A high-profile figure has been approached to chair the group but isn’t being identified until his agreement is confirmed. The task will be to identify issues in the playing of the game and how it has evolved and present conclusions, which it is hoped will form the basis of a national debate.
“It will be independent in that I’m not going to influence any of the deliberations,” O’Neill told The Irish Times yesterday. “I see my role as a facilitator rather than a driver of this issue and I would like as many people as possible to be part of a debate on where we’re going. Are we happy with the game at the moment? I’ve expressed opinions about protecting skilful players and prioritising catching and kicking, but they’re just my views. It’s important that as many views as possible are heard. Football belongs to everyone not just to those at elite levels and the committee membership will reflect that.
“Can we have an open debate on this and accept different views? I’d hope that there’ll be conclusions by the end of 2012 and that they’ll set the parameters of a wider debate.”
O’Neill departed from the tradition of revealing the chairs of his new committees at annual congress two weeks ago, instead opting to put his nominees before the next ordinary meeting of Central Council. The new president has attracted controversy in the interim over comments made at the press conference conducted just after his inauguration as president – or rather over the misleading representation of those remarks as a blunt dismissal of football as boring.
Asked at the conference did he believe the game was in trouble, he replied: “Just when you think it is in bother, you get a great game of football; that happens time and time again. If it lasted for a full season we’d nearly be better off but you get a good game maybe in an All-Ireland final and people say ‘my God, what are you on about? This is great’. But definitely the defensiveness of the game at the moment, the overuse of the hand pass is slowing it down and it’s boring. It’s not what our supporters want – we like physical contact and we like the game moving forward.”
The remarks have nonetheless led to criticism of O’Neill for undermining the association’s most popular game. Earlier this week Tyrone manager Mickey Harte took issue with the idea that the game was in difficulty.
“We need to get on with the business of being more positive in promoting what we have to offer,” said Harte, “instead of bringing it down and talking it down. I don’t know of any other organisation that does this, in business or sport or anywhere else, that decry their own product.

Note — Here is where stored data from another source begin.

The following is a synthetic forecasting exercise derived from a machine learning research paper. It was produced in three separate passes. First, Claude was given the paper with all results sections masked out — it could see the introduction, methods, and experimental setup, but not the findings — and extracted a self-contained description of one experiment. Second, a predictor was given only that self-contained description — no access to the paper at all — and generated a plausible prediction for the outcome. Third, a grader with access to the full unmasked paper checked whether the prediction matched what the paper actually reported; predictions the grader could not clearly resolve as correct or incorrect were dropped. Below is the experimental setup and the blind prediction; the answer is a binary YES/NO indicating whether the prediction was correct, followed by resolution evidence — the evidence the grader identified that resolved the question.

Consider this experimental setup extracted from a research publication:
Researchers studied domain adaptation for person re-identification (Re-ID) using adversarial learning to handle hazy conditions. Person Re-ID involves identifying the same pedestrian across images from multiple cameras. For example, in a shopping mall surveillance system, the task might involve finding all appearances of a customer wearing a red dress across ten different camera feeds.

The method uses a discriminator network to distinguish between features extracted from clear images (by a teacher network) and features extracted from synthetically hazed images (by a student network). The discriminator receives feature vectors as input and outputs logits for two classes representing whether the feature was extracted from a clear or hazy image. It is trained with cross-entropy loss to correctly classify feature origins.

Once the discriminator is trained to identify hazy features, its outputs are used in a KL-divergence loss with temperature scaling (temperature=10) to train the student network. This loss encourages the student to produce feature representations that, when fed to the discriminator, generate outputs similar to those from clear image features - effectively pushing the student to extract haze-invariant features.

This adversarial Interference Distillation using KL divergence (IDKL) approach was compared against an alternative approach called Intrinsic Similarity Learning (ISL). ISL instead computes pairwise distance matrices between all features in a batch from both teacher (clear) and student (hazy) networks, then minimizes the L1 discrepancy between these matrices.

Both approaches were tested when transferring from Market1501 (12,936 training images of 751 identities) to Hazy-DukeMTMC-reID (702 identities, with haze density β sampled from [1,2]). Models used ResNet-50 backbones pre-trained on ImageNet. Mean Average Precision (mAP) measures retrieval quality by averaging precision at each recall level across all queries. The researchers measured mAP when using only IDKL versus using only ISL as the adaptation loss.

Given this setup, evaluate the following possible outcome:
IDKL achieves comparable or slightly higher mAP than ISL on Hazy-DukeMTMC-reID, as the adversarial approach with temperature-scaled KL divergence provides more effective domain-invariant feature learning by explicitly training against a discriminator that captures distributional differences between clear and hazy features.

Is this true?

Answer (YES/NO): NO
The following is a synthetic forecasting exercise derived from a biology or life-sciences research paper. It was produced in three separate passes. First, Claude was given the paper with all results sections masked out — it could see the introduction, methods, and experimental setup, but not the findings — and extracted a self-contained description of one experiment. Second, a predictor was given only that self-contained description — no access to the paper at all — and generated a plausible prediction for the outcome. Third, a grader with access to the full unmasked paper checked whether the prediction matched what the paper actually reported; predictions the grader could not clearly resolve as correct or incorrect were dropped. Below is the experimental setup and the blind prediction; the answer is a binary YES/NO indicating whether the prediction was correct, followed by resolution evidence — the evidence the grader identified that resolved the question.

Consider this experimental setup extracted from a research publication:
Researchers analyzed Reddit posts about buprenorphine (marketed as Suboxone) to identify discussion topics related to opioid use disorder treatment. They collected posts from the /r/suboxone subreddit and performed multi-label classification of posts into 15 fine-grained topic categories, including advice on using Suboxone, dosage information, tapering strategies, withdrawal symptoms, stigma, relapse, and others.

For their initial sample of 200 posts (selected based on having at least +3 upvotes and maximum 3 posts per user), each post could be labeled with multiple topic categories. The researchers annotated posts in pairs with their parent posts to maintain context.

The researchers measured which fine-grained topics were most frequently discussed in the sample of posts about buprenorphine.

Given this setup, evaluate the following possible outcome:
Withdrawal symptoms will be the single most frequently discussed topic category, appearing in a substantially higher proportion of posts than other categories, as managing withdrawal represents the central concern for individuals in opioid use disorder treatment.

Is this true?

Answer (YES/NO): NO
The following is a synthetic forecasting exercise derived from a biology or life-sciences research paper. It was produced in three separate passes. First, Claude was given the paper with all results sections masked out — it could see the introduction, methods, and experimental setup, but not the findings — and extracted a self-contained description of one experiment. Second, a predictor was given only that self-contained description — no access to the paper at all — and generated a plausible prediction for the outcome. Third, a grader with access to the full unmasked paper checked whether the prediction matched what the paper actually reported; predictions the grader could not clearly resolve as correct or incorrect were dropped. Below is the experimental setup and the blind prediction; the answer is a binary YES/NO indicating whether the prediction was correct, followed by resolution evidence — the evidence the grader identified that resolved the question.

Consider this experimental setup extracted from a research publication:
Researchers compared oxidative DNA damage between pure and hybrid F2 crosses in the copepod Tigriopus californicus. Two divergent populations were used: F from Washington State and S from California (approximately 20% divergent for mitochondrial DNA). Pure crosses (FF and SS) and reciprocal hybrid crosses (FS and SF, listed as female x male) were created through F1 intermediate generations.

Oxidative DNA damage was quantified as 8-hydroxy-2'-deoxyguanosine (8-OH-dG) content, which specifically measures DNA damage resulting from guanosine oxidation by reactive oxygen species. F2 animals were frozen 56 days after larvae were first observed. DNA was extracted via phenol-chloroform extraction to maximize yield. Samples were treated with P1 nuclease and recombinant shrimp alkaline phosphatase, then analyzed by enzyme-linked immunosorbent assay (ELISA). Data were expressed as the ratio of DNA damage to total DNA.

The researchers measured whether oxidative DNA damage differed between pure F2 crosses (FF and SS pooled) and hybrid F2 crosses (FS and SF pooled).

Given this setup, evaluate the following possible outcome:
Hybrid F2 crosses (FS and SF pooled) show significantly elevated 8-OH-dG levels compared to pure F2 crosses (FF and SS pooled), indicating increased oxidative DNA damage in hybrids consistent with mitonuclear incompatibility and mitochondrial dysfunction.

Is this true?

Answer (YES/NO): NO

“We should be aiding our own products. I’m a football man only, but all the products we have are good for the people to see, to enjoy, to be involved in. And we should have lots more people at them, if we market them right.”
O’Neill declined to get involved in public exchanges on the subject but is anxious that as wide a discussion as possible should take place. “I haven’t expressed any views recently that I haven’t put forward previously,” he said. “This isn’t about criticising the game; it’s about the association looking at it and working out what areas – if any – might need help.”
Meanwhile the marketing drive promised at this month’s congress by the GAA to counter the impact of international sporting events this summer is to include an initiative next month whereby every county in the All-Ireland championships will hold an open session at the same time on the same day.
A request from Liam O’Neill and GAA director general Páraic Duffy was emailed earlier this week from Croke Park to all counties asking that they organise the open event on Friday evening, May 11th, when players will be made available to local media for interviews, as well as to meet supporters and children.
“We’re confident that this will be a success,” said Duffy.
“It’s intended as a promotion within the counties to let everyone know the championship’s starting.”
Asked if the clash with Munster’s likely Celtic League semi-final against Ospreys, which would be televised, was a problem in certain counties, the director general said: “No, I don’t believe it will affect what we’re hoping to do.”